Ishmael Reed begins his novel Mumbo Jumbo with a dictionary definition of the title phrase. He does so to demonstrate that White Americans have appropriated this phrase. They use it ignorantly, disrespectfully, forgetful of its origins. The term derives from the Mandingo ma-ma-gyo-mbo, meaning “a magician who makes the troubled spirits of ancestors go away” (7). Mandingo or Mandinko is a language spoken in West Africa (Guinea-Bissau, The Gambia, and Senegal). Reed tells us with his title that his book is the work of such a magician. How would that work? Who are these “ancestors”? Are they black? Are they white? Why are they “troubled”? Where is “away”? I flip through old journals reading trance-scripts from the dawn of the Trump era (just after the election but prior to the inauguration). How was I able to write like that? Is it because consciousness is able to be in two or more places at once? Or is it on account of them loas? Nina Simone recorded three tracks based on originals by Bahamian artist Exuma: “Obeah Woman,” “Dambala,” and “22nd Century.”
I wrote about the latter song four years ago. Exuma called himself “the Obeah man.” The cover of his first album bore the message, “the future is freedom, the past a chain / the present, anybody’s game.” PaPa LaBas is described as an “obeah-man” (45) in Mumbo Jumbo.

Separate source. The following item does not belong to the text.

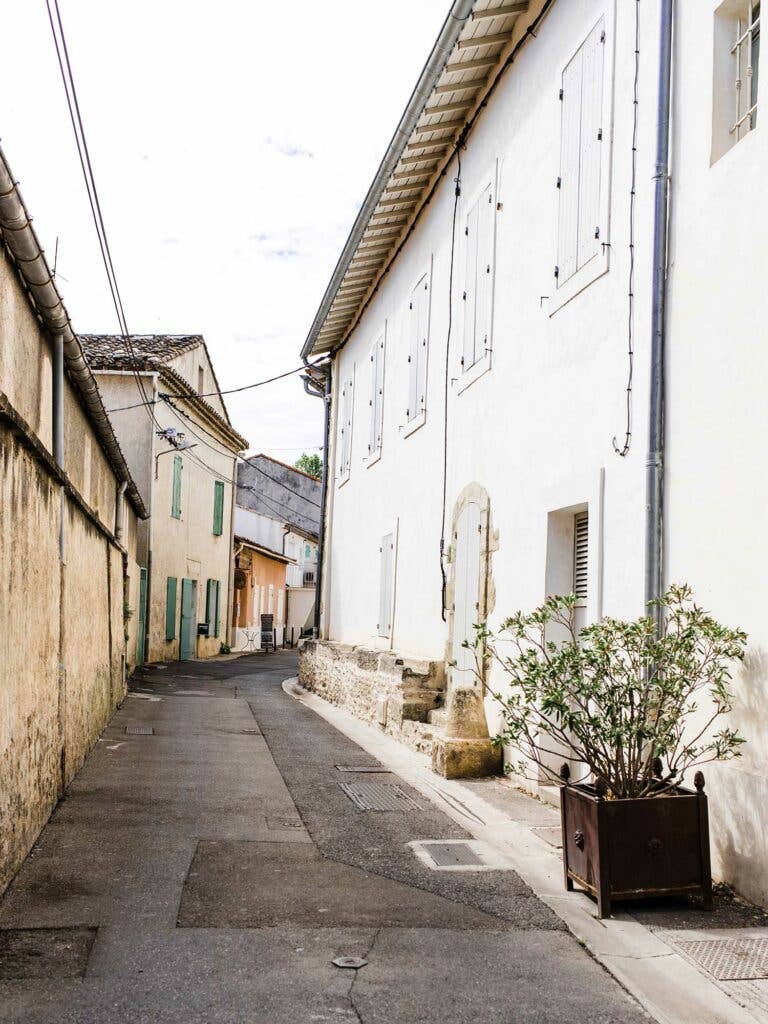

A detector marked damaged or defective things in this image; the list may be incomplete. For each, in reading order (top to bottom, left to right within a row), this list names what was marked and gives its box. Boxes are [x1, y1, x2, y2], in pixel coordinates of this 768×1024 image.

asphalt patch [176, 839, 512, 929]
rusty metal planter [561, 774, 716, 921]
asphalt patch [0, 925, 96, 978]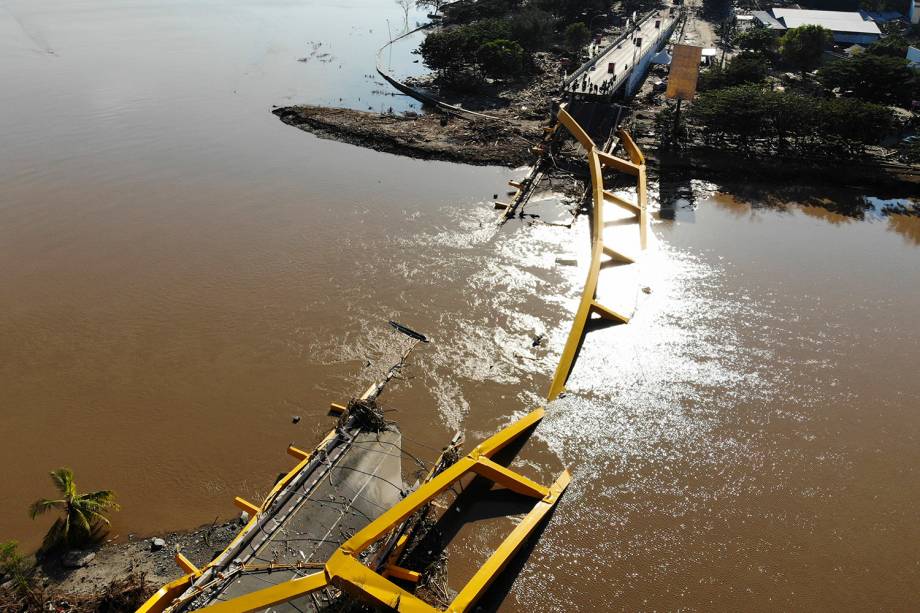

What happens when we enter the imaginative space of Walt Whitman’s America? The country widens. Through it strides the Spirit of Hope — “in the Mannahatta and in every city of these States inland and seaboard…Without edifices or rules or trustees or any argument, / The institution of the dear love of comrades” (128). But Whitman’s also a poet of settler-colonial Westward expansion, is he not? Rather than referring to indigenous people as “Indians,” Whitman called them “the red aborigines.” They appear in Leaves of Grass only as people who have “vanished” — as if there was no violence involved in this “melting” and “departing.” In “Starting From Paumanok,” they’re mentioned in a single stanza, remembered only for “charging the water and the land with names” (26). Whitman’s epic whitewashes American history. During the years of Whitman’s production of Leaves of Grass, Indian Wars were fought by the United States government everywhere west of the Mississippi. The first edition appeared in the wake of the Trail of Tears. The Wounded Knee Massacre occurred at the end of 1890, the year before Whitman’s death. Whitman seems to have thought little about his complicity with the evils of a government that wages war on Indians. This despite the fact that he spent the year of 1865 working in the Indian Bureau of the Department of the Interior. So, it wasn’t like he was unaware of indigenous people — he just regarded them as “savages,” doomed to demise by the settler-state’s imagined “manifest destiny.” Beyond just casually dismissing indigenous struggles, however, Whitman was also an appropriationist, his English decorated with words poached from native languages, particularly names of tribes and names of places. How do we make Whitman and the past he represents “useful,” as Frederick Douglass said, “to the present and the future”?